● WHAT NEEDS TO BE DONE
Find the line that contains "Of the cream" and print it and every line after it, exactly, please.

● SUPPLIED RECORDS
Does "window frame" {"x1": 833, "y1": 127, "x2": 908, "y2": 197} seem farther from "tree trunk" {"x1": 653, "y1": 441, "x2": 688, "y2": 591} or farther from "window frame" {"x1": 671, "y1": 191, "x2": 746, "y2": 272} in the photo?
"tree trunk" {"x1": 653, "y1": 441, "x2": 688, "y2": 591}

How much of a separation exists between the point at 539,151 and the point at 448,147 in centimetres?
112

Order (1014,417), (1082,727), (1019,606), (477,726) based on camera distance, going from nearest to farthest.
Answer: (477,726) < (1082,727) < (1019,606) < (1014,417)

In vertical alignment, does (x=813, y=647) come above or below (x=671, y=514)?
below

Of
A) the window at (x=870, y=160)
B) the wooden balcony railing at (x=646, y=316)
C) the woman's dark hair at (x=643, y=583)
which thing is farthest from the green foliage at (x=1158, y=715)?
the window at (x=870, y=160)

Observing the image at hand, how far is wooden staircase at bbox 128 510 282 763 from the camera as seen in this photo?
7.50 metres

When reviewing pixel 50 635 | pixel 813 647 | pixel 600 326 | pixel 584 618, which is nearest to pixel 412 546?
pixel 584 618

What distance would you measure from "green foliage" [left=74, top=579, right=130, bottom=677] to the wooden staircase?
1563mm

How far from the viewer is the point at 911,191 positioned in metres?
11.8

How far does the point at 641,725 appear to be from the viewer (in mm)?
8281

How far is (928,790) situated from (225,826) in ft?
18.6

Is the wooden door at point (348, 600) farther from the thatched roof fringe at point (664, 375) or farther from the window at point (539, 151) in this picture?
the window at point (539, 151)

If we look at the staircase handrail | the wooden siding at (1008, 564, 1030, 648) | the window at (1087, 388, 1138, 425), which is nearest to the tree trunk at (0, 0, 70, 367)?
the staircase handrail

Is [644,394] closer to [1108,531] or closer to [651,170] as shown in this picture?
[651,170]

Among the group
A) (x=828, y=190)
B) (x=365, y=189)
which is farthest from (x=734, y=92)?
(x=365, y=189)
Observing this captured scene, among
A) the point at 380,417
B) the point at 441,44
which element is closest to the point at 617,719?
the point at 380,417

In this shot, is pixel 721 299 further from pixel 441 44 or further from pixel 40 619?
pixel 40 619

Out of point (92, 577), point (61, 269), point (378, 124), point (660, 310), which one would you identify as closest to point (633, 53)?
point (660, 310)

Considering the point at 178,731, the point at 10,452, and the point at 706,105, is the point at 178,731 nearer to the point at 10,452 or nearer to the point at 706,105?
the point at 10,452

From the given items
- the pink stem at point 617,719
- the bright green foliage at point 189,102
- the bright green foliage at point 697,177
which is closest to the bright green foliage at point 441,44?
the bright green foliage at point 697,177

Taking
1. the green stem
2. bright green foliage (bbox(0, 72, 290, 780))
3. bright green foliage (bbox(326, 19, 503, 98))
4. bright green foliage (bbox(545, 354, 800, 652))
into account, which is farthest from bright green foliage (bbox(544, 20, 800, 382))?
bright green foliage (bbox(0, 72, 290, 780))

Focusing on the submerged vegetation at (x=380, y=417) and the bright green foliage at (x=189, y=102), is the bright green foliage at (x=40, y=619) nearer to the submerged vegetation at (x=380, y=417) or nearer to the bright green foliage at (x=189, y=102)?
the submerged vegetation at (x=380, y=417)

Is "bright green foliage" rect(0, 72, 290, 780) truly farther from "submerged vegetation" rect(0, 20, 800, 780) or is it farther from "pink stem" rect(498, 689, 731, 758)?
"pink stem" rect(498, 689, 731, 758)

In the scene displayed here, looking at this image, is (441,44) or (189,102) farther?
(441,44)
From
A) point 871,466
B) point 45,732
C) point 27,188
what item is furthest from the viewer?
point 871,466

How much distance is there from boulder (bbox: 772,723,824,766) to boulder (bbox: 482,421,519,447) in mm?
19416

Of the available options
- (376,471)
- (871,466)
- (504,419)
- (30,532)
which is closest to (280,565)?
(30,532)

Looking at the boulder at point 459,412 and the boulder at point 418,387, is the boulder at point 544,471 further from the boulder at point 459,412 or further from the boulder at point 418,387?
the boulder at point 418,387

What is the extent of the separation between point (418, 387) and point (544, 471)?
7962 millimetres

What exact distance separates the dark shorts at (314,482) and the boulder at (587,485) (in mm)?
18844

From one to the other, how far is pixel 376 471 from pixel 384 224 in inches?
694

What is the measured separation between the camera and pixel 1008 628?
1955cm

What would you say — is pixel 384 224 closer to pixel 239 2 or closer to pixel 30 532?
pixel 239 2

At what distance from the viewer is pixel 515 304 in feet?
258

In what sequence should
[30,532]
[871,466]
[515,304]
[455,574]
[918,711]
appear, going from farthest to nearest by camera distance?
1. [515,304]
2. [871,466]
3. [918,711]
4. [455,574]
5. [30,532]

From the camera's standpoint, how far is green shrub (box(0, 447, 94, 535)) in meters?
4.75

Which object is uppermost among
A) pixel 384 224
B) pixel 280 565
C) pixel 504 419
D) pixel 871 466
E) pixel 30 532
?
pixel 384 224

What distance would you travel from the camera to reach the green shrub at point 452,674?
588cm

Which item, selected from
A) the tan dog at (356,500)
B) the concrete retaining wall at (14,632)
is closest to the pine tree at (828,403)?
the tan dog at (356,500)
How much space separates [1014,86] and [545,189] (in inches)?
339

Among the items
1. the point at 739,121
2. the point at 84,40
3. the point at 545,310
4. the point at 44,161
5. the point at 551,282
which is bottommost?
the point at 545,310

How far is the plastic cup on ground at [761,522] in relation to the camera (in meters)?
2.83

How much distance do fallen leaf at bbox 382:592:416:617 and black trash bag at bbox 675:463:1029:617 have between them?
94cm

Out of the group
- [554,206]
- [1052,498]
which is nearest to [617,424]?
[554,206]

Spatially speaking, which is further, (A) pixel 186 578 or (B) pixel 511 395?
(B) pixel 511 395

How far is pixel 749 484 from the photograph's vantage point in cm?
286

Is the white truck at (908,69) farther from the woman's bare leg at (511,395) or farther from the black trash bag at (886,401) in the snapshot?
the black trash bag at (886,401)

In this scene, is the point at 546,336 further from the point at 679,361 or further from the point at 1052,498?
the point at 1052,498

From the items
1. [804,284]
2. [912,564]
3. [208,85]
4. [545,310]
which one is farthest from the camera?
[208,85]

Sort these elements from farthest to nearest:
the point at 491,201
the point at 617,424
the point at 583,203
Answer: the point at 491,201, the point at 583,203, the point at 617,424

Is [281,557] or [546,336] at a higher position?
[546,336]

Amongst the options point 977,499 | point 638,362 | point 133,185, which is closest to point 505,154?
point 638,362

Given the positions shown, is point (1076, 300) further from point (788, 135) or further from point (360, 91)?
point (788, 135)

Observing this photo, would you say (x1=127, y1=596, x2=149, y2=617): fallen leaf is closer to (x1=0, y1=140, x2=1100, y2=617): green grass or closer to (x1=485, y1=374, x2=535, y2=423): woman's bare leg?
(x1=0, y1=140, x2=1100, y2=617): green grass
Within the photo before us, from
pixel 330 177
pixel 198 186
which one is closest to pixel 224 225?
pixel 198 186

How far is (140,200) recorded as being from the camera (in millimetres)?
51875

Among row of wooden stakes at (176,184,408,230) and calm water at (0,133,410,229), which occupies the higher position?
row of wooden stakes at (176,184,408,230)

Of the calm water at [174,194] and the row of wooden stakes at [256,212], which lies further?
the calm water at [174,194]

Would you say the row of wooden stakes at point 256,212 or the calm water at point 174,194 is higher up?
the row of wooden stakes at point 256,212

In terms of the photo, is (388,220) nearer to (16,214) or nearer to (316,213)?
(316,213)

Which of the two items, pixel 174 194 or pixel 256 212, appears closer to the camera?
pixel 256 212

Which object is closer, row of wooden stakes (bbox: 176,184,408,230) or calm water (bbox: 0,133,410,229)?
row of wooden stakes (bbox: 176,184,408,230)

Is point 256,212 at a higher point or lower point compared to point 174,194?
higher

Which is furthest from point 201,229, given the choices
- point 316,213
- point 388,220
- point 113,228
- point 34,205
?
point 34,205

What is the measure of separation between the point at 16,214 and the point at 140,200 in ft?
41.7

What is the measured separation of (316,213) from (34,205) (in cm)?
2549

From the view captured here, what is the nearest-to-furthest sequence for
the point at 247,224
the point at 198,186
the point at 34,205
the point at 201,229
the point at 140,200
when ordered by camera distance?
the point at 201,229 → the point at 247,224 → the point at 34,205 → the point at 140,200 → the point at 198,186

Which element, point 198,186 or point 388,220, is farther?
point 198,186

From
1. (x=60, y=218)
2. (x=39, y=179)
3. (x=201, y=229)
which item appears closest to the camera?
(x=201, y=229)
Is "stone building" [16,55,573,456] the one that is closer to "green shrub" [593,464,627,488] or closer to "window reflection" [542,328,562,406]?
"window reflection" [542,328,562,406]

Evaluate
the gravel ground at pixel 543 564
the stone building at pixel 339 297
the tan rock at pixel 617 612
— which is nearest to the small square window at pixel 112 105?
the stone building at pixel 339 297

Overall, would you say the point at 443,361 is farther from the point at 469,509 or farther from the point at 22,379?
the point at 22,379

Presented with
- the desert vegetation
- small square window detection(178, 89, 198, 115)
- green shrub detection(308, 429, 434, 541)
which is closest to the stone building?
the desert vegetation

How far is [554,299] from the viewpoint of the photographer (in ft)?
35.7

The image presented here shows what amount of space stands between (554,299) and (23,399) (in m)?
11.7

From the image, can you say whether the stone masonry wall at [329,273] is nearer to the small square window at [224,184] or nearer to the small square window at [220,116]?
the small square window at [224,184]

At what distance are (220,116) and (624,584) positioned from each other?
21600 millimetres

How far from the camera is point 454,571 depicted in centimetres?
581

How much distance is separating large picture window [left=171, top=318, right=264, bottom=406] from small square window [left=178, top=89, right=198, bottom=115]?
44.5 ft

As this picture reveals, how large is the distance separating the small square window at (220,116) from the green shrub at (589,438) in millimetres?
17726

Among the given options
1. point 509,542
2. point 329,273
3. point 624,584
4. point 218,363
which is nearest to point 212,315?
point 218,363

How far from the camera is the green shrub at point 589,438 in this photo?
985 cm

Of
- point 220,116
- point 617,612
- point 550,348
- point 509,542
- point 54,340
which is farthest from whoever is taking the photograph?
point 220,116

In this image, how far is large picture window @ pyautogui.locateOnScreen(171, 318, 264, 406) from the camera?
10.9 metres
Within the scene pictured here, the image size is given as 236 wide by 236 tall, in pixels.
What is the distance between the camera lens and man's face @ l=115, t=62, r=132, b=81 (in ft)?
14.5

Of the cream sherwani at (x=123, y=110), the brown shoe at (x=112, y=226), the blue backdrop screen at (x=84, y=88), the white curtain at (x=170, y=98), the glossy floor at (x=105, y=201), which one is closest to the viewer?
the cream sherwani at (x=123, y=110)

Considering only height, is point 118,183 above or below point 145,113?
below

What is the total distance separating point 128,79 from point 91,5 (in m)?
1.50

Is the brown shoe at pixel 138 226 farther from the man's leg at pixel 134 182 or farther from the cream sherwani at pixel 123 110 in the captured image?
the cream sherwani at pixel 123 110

● CORRECT RESULT
Of the cream sherwani at (x=123, y=110), the brown shoe at (x=112, y=226), the blue backdrop screen at (x=84, y=88), the white curtain at (x=170, y=98), the glossy floor at (x=105, y=201), which one is closest to the viewer?
the cream sherwani at (x=123, y=110)

Considering only height, is point 118,183 above or below point 145,113?
below

What is the total distance separating point 128,79 from point 91,5 (in m)?
1.50

Is the brown shoe at pixel 138 226 farther from the man's leg at pixel 134 182 or farther from the cream sherwani at pixel 123 110 in the captured image?
the cream sherwani at pixel 123 110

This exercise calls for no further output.